# Speaker rattle with WGS Veteran 30



## ampdude (Mar 17, 2011)

My Suhr 1x12 cab w/WGS Veteran 30 has developed a brutal rattle. I was able to isolate it to the speaker by removing it from the cab, playing through it, and sure enough, the rattle is coming from the speaker! When I press on the spider, the rattle stops. There's no obvious signs of damage (no torn cone or spider, no bent frame). Any idea what's causing this, and is there a fix?


----------



## ed2000 (Feb 16, 2007)

Possibly from the braided wire wires passing through the cone at the glue points. Could also be from the spider attachment flange(glue separation). Is there any rubbing/scraping sound as you press the cone inwards?

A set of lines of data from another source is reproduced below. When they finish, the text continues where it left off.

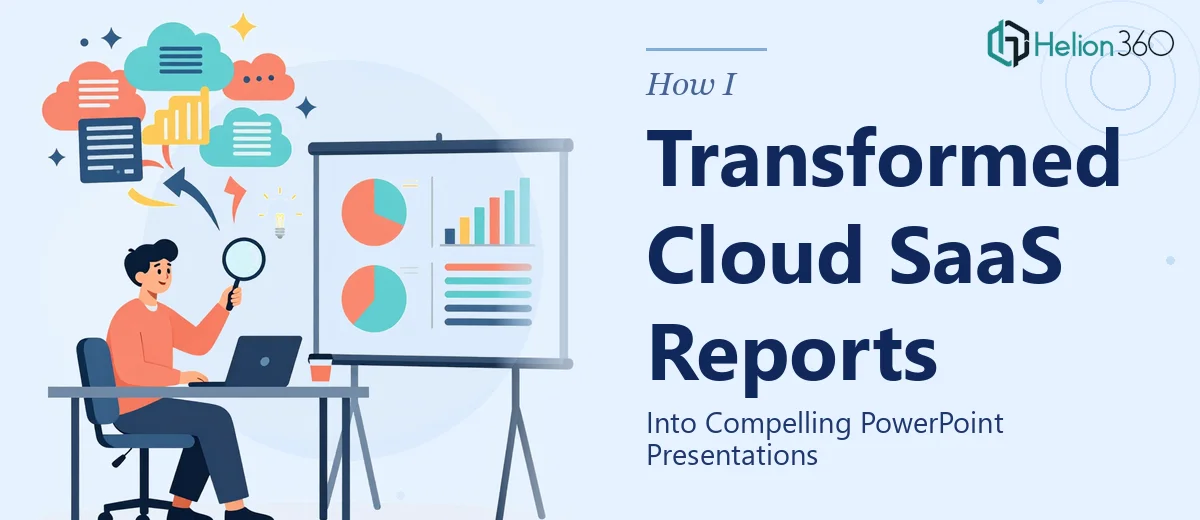 Helion360

How I

Transformed Cloud SaaS Reports

Into Compelling PowerPoint Presentations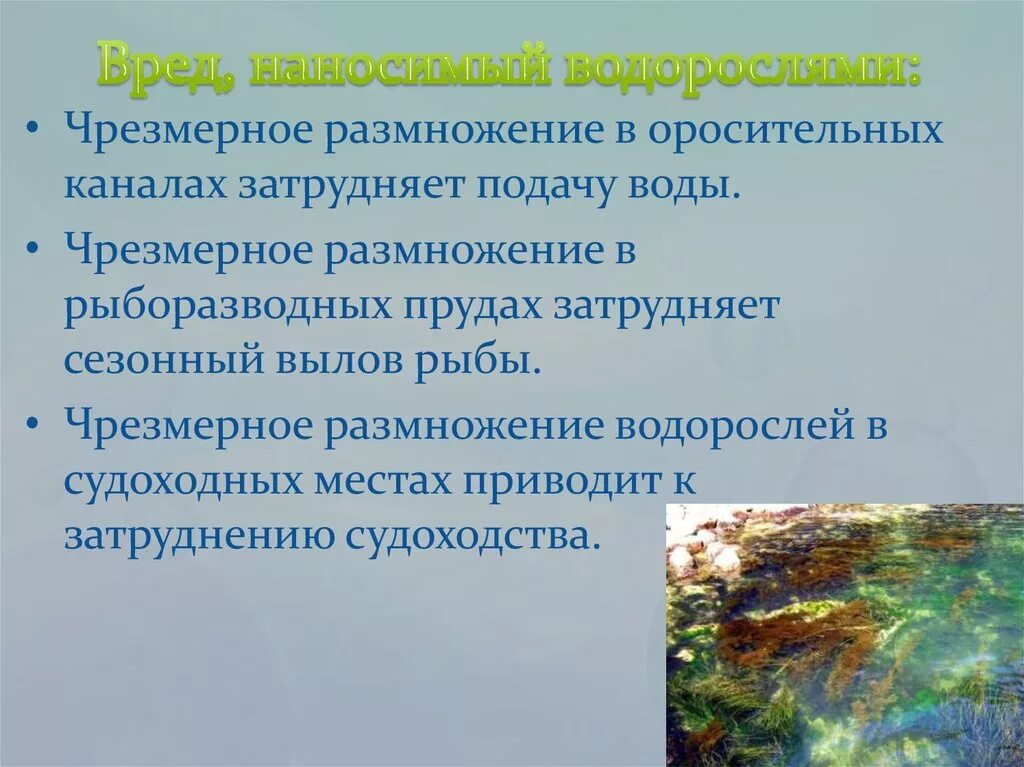 Вред, наносимый водорослями:

• Чрезмерное размножение в оросительных каналах затрудняет подачу воды.

• Чрезмерное размножение в рыборазводных прудах затрудняет сезонный вылов рыбы.

• Чрезмерное размножение водорослей в судоходных местах приводит к затруднению судоходства.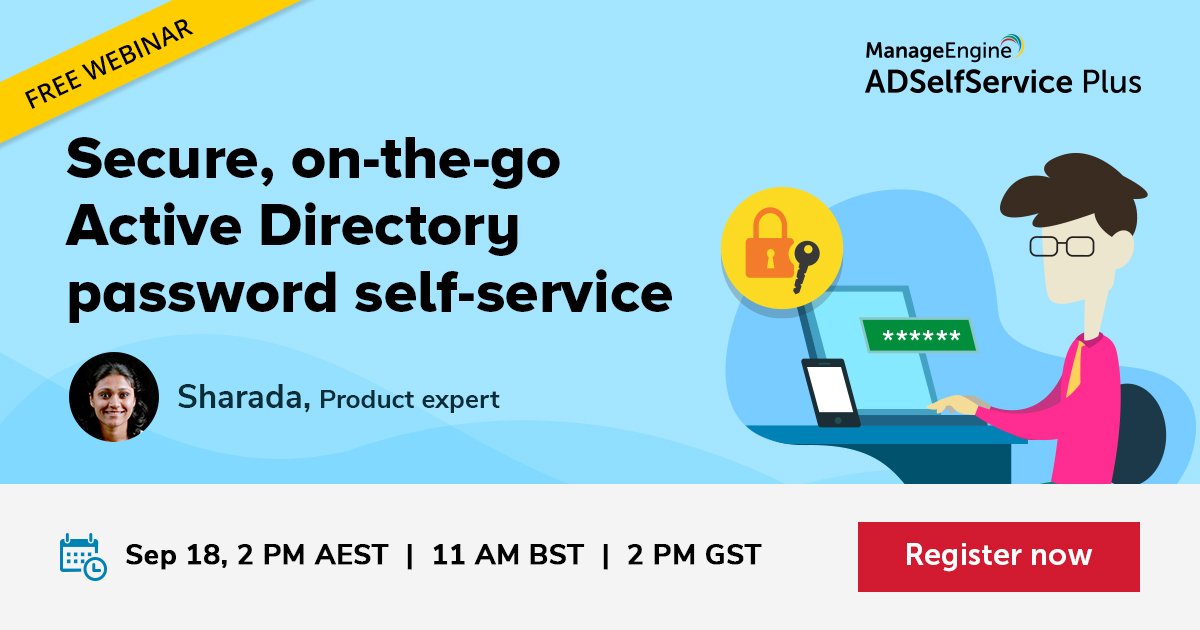 FREE WEBINAR

ManageEngine
ADSelfService Plus

Secure, on-the-go Active Directory password self-service

******

Sharada, Product expert

Sep 18, 2 PM AEST | 11 AM BST | 2 PM GST

Register now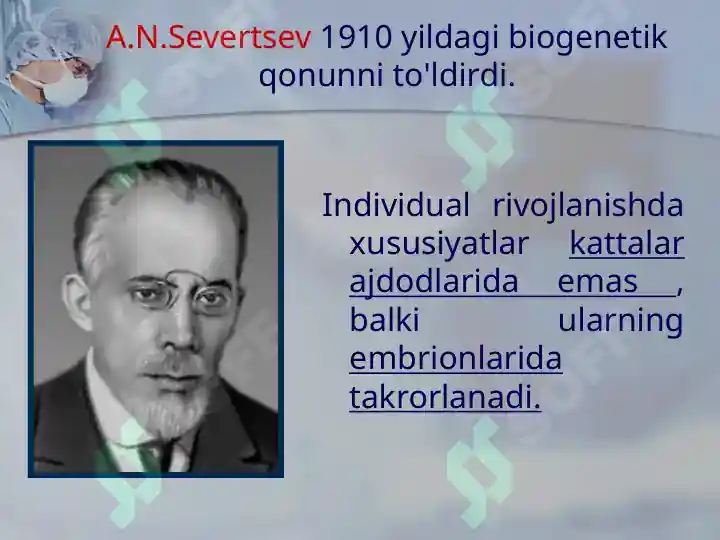 A.N.Severtsev 1910 yildagi biogenetik qonunni to'ldirdi.

Individual rivojlanishda xususiyatlar kattalar ajdodlarida emas , balki ularning embrionlarida takrorlanadi.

When you press on the spider you are limiting the entire speaker assembly vibration and the spider may not be the source. Does it happen at certain frequencies?


----------



## ampdude (Mar 17, 2011)

Thanks for the reply! The pass through points of the wires seem pretty solid (no gaps or anything). There is no rubbing or scraping sound when I press the cone inwards. It travels smoothly. It's definitely frequency dependent. Seems worst with the low G and C notes. I also tried turning the speaker 180 degrees...no change to the rattle. Is it possible that I warped the voice coil? I'm not an uber high gain player. Mostly classic rock with moderate gain on the amp, pushed with an OD pedal for a bit more grit.


----------



## dolphinstreet (Sep 11, 2006)

Have you contacted Suhr? They have good support for all their products.


----------



## davetcan (Feb 27, 2006)

First thing I'd do is contact WGS and Suhr only if the WGS was the original speaker in the cab.



dolphinstreet said:


> Have you contacted Suhr? They have good support for all their products.


----------



## ampdude (Mar 17, 2011)

Thanks guys. I contacted Suhr...


----------



## dolphinstreet (Sep 11, 2006)

Did you get anywhere with this issue?


Sent from my Macintosh telephone using Tapatalk.


----------



## ampdude (Mar 17, 2011)

Still in progress, but Suhr customer service has been excellent.


----------



## ampdude (Mar 17, 2011)

I made a video of the speaker rattle for Suhr and they sent me out a replacement speaker the same day at no cost! Amazing warranty and customer service! I got the new speaker installed last night. The rig works perfectly again!


----------



## greco (Jul 15, 2007)

ampdude said:


> I made a video of the speaker rattle for Suhr and they sent me out a replacement speaker the same day at no cost! Amazing warranty and customer service! I got the new speaker installed last night. The rig works perfectly again!


Very impressive customer service!


----------



## dolphinstreet (Sep 11, 2006)

Awesome! That is top notch service!


----------